▸ EXERCISE:
Print every one of the lines below word for word, leaving out the pictures.

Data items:
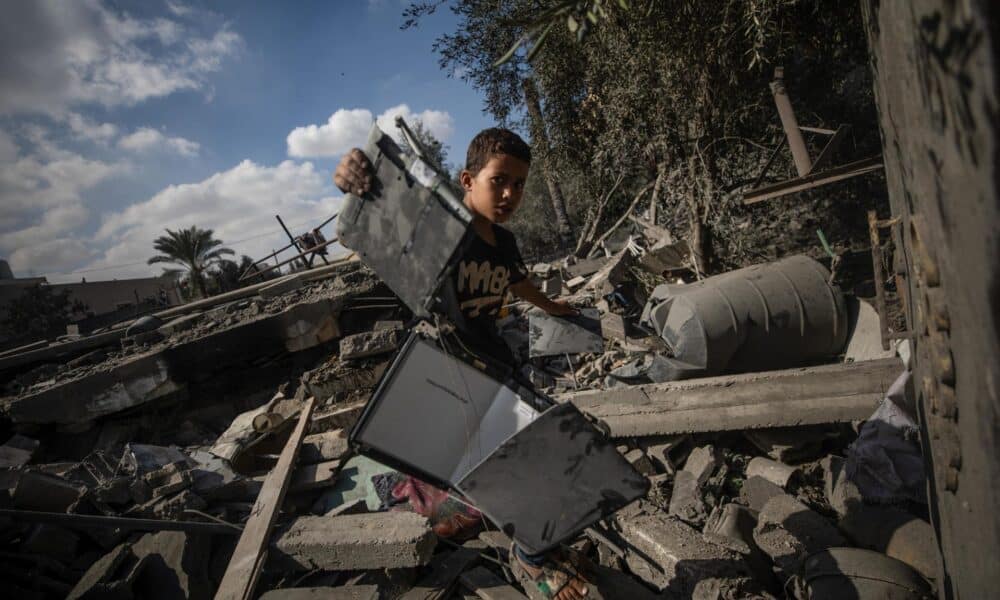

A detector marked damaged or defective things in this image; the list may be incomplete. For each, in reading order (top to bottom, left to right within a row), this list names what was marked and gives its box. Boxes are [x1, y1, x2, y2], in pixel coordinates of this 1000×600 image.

broken concrete slab [7, 298, 344, 424]
broken concrete slab [340, 326, 402, 358]
broken concrete slab [564, 356, 908, 436]
broken concrete slab [12, 474, 85, 510]
broken concrete slab [748, 458, 800, 490]
broken concrete slab [820, 454, 860, 516]
broken concrete slab [272, 510, 436, 572]
broken concrete slab [612, 506, 752, 596]
broken concrete slab [752, 492, 848, 576]
broken concrete slab [840, 504, 940, 584]
broken concrete slab [258, 584, 378, 600]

▸ SOLVED PROBLEM:
A detector marked damaged or defective things in this image; the list may be incomplete. For each, in reading order (top to bottom, left to right within a row), this list names what was marked and gives its box. Boxes are [x1, y1, x2, y2], in pixel coordinates of this 1000×600 image.

broken concrete slab [7, 298, 344, 424]
broken concrete slab [340, 326, 402, 358]
broken concrete slab [564, 356, 908, 436]
broken concrete slab [12, 474, 85, 510]
broken concrete slab [748, 458, 800, 490]
broken concrete slab [820, 454, 860, 516]
broken concrete slab [272, 510, 436, 572]
broken concrete slab [612, 506, 752, 596]
broken concrete slab [752, 492, 848, 576]
broken concrete slab [840, 504, 940, 584]
broken concrete slab [258, 584, 378, 600]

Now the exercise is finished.